▶ _Prompt_
Rewrite the part of the data that opens with the line containing "How far is the" and closes with the line containing "2619 centimetres", changing "snow slope" to "snowy slope" and keeping everything else the same. Return only those lines.

▶ _Supplied entries_

------------------------------------------------------------

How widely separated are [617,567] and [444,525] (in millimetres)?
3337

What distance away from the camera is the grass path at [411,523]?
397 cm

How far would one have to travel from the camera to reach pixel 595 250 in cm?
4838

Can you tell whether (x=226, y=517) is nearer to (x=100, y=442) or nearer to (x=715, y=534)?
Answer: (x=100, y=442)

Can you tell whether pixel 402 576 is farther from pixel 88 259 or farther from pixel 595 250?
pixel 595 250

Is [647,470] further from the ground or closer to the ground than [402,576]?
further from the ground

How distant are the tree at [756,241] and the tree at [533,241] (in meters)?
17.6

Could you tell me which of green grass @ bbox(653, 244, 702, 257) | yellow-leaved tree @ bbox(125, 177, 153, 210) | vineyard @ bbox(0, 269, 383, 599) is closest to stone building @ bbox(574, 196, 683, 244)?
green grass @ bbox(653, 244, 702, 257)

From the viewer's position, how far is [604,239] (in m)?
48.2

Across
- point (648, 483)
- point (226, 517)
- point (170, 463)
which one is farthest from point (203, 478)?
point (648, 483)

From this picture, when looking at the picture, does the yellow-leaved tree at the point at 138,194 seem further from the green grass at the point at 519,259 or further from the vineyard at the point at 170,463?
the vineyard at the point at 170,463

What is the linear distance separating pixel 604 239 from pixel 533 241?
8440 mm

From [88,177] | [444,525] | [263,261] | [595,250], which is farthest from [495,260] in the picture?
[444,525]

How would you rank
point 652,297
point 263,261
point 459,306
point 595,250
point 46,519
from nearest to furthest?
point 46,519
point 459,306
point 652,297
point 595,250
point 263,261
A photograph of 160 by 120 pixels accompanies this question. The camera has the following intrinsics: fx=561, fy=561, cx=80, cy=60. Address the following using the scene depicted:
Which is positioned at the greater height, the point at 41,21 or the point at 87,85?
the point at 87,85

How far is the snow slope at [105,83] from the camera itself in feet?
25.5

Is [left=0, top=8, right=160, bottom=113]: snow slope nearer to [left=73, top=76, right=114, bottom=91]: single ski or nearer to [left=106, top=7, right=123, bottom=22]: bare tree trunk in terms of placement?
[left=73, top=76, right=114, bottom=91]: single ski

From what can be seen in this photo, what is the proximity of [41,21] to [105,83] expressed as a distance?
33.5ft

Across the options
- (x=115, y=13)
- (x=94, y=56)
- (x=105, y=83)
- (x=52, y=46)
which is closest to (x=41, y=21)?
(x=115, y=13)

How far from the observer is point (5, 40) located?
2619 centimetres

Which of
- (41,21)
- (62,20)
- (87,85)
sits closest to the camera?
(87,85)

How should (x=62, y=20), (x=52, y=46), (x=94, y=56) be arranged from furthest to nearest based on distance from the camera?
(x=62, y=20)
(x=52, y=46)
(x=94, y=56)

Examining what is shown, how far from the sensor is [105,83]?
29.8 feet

------------------------------------------------------------

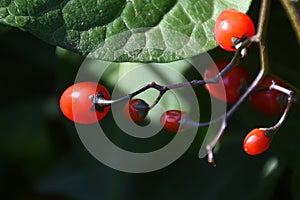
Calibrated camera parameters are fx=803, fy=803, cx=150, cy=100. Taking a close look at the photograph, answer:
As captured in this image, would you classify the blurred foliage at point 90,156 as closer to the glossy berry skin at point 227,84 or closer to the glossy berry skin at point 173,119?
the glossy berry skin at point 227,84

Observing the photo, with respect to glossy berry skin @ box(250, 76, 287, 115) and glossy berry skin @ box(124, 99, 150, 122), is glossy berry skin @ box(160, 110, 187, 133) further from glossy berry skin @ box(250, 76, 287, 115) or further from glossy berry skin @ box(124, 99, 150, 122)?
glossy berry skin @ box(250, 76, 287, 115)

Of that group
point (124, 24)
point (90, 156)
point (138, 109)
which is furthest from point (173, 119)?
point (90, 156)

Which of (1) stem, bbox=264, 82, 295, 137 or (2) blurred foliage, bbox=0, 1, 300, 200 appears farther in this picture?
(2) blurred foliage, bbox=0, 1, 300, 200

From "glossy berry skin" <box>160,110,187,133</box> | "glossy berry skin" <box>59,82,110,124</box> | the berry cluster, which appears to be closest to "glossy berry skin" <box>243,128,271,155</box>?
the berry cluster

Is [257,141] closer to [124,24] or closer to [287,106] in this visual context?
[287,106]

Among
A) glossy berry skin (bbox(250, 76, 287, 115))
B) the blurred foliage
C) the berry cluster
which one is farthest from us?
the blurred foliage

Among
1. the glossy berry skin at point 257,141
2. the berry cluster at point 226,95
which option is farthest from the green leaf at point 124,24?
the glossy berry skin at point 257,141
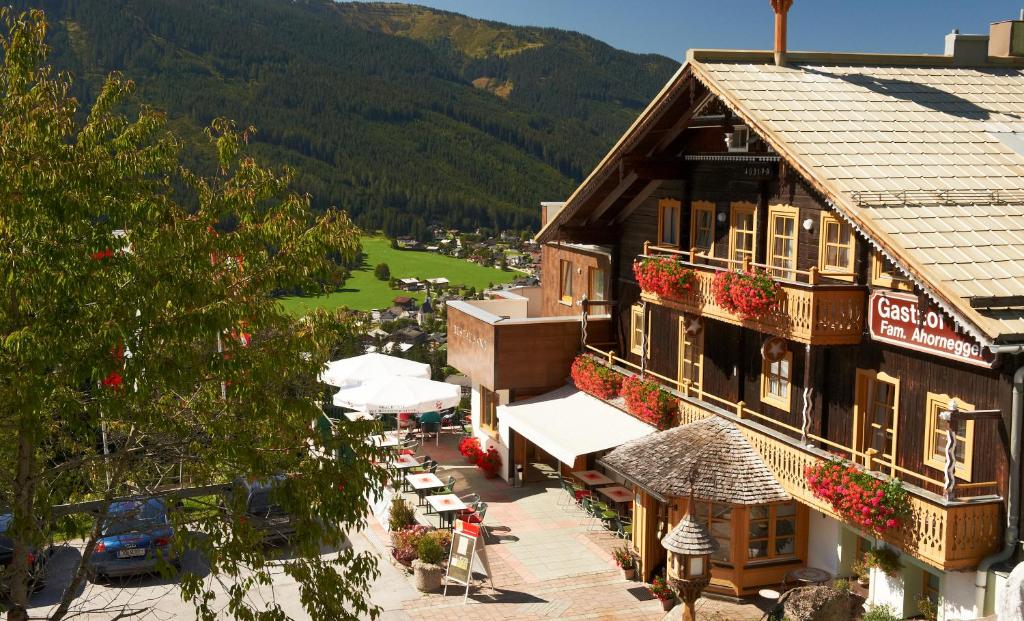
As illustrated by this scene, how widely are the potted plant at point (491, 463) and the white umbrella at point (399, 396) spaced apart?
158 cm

------------------------------------------------------------

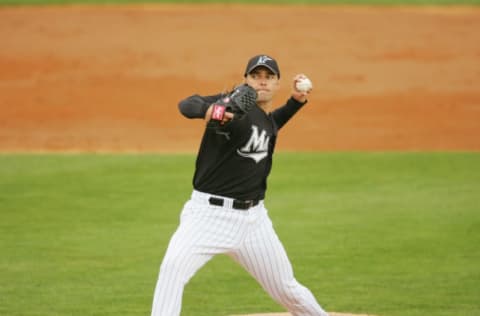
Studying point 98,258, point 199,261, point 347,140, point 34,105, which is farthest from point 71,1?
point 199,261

------------------------------------------------------------

▶ _Solution for this task_
How far is the snowy slope at [105,83] from the camera itself in feet?
25.5

Is [left=0, top=8, right=160, bottom=113]: snowy slope nearer to [left=73, top=76, right=114, bottom=91]: single ski or nearer to [left=106, top=7, right=123, bottom=22]: bare tree trunk in terms of placement?
[left=73, top=76, right=114, bottom=91]: single ski

From what can be seen in this photo, what is the proximity of [41,21] to [105,83] expressed as a distance?
33.5ft

Across the options
- (x=115, y=13)
- (x=94, y=56)
- (x=105, y=83)
- (x=52, y=46)
which is closest to (x=41, y=21)?
(x=115, y=13)

How far from the observer is point (5, 40) located?
2619 centimetres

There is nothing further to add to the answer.